Required work
From the line with "Does the white" down to the final line of the material below, quote every line exactly and leave out all lines before it.

Extracted entries

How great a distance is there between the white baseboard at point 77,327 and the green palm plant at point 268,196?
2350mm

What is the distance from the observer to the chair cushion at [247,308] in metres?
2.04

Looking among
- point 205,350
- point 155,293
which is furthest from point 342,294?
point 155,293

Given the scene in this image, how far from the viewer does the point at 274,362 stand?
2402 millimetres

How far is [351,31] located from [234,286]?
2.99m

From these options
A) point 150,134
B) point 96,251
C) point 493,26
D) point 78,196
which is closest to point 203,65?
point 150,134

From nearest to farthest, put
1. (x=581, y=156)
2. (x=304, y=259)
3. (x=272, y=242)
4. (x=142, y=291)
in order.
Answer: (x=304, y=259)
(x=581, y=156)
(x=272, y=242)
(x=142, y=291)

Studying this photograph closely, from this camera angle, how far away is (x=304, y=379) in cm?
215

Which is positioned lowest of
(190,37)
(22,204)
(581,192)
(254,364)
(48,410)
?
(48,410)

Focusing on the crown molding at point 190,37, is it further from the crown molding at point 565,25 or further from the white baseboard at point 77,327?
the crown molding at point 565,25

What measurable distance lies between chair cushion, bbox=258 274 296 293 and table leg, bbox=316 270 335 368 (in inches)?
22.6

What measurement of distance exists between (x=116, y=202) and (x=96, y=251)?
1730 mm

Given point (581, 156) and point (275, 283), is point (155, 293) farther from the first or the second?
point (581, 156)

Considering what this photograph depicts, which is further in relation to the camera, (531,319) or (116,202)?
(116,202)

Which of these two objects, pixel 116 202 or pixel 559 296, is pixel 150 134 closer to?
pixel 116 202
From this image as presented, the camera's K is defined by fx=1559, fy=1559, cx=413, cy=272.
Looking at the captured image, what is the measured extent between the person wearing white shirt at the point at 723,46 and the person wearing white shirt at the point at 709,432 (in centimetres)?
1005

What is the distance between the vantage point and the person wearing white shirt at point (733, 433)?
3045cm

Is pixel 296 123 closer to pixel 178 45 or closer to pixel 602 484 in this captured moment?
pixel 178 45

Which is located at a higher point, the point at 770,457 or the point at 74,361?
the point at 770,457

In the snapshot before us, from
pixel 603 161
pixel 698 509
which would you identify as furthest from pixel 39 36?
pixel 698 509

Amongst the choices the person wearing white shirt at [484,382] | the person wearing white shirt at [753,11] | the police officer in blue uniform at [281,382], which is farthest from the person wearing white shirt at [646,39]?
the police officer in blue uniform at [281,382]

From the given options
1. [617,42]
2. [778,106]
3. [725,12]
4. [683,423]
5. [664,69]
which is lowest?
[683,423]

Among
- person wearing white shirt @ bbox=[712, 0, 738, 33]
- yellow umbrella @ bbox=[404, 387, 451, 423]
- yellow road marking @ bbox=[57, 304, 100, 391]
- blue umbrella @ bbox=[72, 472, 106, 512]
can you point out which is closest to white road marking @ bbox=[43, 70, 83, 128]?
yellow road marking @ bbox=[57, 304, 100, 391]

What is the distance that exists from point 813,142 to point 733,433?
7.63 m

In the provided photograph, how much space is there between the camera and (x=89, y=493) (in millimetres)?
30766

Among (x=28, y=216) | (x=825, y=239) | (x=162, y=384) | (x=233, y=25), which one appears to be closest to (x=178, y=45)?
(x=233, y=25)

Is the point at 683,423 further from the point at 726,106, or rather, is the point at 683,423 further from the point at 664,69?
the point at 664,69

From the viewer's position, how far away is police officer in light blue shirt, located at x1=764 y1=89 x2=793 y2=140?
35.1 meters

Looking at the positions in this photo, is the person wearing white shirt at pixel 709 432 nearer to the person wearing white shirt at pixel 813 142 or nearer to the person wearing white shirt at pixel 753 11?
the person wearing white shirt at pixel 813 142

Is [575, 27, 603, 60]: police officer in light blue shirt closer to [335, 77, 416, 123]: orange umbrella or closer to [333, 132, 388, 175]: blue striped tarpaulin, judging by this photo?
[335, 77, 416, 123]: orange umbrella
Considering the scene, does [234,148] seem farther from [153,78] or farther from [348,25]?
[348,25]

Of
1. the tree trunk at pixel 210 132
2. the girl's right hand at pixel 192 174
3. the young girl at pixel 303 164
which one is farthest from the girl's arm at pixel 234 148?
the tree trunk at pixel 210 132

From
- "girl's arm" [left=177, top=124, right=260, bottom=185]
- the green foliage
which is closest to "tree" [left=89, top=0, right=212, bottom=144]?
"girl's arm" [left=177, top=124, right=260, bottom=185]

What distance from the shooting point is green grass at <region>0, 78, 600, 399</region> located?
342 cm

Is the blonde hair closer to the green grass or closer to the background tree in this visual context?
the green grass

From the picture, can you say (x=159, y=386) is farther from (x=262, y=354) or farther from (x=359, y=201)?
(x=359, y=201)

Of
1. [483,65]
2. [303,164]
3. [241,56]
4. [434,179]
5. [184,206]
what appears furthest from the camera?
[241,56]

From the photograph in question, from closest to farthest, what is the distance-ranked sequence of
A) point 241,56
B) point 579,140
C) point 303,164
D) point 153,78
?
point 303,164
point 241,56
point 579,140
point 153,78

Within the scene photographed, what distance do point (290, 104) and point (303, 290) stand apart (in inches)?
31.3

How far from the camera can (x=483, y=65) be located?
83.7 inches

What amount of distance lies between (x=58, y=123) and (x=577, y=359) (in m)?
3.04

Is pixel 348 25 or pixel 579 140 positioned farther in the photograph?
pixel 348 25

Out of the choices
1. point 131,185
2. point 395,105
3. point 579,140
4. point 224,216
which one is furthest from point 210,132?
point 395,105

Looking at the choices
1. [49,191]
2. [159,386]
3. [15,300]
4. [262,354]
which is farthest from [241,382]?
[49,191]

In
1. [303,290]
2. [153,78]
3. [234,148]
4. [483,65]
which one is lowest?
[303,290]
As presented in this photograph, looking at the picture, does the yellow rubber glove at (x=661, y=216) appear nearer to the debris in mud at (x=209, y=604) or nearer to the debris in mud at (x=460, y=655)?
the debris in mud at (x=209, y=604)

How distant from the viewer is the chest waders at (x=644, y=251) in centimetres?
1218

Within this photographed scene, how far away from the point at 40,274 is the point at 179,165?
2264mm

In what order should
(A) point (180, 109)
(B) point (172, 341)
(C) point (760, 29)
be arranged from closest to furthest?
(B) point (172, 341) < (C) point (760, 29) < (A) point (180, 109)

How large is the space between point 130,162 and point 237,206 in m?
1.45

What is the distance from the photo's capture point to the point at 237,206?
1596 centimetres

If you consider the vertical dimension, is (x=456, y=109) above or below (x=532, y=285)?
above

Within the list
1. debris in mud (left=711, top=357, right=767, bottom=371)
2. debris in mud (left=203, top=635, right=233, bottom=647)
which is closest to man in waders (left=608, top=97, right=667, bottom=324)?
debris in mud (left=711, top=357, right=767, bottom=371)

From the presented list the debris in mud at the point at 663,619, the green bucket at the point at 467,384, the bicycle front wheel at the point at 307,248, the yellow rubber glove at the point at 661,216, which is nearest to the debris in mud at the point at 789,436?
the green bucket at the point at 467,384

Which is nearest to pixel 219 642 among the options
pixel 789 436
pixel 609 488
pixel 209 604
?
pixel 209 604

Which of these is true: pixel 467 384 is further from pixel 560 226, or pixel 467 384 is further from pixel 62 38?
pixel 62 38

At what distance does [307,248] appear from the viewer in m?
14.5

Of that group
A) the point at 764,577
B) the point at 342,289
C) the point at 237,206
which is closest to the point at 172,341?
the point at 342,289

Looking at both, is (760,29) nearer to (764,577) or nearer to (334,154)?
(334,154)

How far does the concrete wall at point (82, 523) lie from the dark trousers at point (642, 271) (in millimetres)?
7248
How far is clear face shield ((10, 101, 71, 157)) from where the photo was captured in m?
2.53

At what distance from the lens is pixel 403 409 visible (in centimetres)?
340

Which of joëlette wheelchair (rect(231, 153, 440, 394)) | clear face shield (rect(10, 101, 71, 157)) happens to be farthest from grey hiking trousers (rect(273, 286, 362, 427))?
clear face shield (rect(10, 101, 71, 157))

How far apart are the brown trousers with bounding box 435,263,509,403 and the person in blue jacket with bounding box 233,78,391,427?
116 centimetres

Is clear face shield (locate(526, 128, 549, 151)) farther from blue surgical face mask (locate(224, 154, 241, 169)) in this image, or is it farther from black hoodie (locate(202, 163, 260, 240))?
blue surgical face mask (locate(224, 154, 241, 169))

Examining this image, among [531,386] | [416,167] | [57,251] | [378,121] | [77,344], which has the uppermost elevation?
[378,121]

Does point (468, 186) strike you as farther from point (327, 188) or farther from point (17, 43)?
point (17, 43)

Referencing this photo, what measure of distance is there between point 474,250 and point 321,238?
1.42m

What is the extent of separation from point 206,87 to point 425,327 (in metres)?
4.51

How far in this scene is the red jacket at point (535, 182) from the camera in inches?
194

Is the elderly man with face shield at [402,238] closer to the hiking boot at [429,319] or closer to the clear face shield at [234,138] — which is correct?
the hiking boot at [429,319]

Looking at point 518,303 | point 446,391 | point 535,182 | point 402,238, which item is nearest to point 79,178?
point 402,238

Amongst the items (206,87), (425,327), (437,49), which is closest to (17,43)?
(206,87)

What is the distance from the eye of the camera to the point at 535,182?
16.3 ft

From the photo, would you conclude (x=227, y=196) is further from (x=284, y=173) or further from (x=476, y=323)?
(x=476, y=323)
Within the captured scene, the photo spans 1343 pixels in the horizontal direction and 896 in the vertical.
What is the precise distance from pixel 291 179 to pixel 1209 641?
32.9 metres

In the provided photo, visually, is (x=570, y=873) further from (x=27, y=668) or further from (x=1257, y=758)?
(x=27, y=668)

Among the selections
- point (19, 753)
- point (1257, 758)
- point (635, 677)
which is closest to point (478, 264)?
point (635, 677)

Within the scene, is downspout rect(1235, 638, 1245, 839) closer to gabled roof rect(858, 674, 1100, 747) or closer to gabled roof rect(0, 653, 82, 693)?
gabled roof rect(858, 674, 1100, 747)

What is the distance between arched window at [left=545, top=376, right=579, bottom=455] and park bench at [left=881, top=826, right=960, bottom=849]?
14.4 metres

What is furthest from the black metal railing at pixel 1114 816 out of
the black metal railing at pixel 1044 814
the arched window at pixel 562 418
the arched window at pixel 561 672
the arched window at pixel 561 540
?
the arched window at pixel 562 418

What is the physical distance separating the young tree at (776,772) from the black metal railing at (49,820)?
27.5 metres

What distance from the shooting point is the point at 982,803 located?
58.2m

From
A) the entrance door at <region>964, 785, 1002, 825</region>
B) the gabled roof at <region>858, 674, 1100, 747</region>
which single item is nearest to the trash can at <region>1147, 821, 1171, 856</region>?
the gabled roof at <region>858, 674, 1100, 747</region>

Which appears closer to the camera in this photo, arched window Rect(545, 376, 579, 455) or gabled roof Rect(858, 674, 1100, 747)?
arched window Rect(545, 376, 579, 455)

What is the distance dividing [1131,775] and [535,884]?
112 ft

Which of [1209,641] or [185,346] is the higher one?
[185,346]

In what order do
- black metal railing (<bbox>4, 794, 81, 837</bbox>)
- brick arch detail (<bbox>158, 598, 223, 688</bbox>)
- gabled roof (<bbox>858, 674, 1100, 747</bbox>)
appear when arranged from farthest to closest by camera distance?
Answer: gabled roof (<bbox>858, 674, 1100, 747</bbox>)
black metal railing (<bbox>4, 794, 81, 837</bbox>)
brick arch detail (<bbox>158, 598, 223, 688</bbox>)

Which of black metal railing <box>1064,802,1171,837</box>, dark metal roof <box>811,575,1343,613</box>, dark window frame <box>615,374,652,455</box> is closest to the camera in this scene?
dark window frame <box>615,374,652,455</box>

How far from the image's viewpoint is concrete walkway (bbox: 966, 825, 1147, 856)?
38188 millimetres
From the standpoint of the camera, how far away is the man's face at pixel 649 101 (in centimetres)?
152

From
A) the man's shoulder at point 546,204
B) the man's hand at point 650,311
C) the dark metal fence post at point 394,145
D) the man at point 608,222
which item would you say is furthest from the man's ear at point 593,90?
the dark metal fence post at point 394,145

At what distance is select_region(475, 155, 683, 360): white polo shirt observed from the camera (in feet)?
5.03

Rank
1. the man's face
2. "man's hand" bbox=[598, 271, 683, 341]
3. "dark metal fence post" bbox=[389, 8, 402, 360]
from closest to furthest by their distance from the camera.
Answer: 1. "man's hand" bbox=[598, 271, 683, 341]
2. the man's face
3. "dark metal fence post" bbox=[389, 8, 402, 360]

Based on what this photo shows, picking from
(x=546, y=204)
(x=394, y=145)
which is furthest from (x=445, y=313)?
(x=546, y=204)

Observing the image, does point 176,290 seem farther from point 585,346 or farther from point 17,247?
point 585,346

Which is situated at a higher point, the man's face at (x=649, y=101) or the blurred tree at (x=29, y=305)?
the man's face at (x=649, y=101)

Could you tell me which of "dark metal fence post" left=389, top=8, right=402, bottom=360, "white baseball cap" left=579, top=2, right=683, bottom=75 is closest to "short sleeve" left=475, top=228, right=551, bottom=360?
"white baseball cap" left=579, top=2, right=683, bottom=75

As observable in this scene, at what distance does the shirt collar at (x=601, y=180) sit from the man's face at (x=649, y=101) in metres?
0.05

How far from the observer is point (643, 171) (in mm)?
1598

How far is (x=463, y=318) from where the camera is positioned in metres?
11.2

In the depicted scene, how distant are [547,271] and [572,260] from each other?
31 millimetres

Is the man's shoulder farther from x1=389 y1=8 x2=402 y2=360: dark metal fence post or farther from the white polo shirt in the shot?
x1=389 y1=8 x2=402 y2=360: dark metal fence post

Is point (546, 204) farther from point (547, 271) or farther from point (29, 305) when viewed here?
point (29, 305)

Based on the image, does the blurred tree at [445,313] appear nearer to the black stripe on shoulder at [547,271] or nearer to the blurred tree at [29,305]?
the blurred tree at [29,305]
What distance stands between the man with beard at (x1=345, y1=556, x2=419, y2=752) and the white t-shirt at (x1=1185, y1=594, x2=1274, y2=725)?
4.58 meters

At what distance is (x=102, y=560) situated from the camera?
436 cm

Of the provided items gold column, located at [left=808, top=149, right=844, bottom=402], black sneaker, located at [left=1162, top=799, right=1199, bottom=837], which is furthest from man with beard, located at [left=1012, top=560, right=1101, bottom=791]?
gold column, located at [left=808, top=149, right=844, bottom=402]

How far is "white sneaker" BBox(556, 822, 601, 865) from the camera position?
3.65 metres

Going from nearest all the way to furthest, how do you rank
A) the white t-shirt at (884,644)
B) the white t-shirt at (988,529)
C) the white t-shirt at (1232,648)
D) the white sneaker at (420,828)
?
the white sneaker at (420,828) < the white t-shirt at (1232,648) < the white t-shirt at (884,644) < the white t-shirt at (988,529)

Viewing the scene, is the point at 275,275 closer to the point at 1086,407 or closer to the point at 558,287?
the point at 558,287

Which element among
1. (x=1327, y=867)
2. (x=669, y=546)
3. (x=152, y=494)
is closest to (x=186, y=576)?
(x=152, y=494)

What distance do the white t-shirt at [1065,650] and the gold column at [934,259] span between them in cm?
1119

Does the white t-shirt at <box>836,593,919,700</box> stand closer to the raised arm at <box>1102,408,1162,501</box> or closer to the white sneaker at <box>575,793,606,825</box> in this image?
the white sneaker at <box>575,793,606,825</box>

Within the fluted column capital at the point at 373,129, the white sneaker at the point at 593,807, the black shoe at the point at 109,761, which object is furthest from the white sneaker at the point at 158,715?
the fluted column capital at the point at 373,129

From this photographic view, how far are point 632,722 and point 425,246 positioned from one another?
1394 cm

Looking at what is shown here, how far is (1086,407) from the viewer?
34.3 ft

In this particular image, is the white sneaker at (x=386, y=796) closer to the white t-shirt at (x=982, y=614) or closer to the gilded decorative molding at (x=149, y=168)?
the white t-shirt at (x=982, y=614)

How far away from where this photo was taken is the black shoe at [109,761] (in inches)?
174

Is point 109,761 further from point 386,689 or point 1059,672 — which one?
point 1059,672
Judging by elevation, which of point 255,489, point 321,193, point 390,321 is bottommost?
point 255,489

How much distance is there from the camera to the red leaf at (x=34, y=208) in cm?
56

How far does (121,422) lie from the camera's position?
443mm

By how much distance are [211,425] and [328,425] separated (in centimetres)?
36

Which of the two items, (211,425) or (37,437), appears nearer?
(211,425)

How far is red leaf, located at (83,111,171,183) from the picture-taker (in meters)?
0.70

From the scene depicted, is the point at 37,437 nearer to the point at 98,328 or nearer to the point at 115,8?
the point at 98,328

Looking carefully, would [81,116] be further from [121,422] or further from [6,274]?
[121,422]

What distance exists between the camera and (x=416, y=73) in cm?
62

Solution to this task
Does the white t-shirt at <box>836,593,919,700</box> stand closer to the raised arm at <box>1102,408,1162,501</box> or closer to the white sneaker at <box>575,793,606,825</box> in this image?
the white sneaker at <box>575,793,606,825</box>

Within the fluted column capital at the point at 373,129, the white sneaker at the point at 593,807, the black shoe at the point at 109,761, which object is furthest from the white sneaker at the point at 158,715?
the fluted column capital at the point at 373,129

From this photographic view, how far are point 632,722 and point 425,246 positioned from one another?
1394 cm

Looking at what is shown here, how far is (1086,407) from the viewer?
34.3 ft

In this particular image, is the white sneaker at (x=386, y=796) closer to the white t-shirt at (x=982, y=614) or closer to the gilded decorative molding at (x=149, y=168)?
the white t-shirt at (x=982, y=614)

How far away from where this photo was taken is the black shoe at [109,761] (in inches)?
174

Is point 109,761 further from point 386,689 or point 1059,672 — which one?
point 1059,672
Judging by elevation, which of point 255,489, point 321,193, point 390,321 is bottommost?
point 255,489

How much distance is there from the camera to the red leaf at (x=34, y=208) in cm?
56

How far does (121,422) lie from the camera's position?
443mm

By how much distance are [211,425] and [328,425] separated (in centimetres)?
36

Which of the two items, (211,425) or (37,437), appears nearer?
(211,425)

How far is red leaf, located at (83,111,171,183) from the picture-taker (in meters)?
0.70

From the scene depicted, is the point at 37,437 nearer to the point at 98,328 or nearer to the point at 115,8?
the point at 98,328

Looking carefully, would [81,116] be further from [121,422] or further from [6,274]?
[121,422]

What distance exists between the camera and (x=416, y=73) in cm?
62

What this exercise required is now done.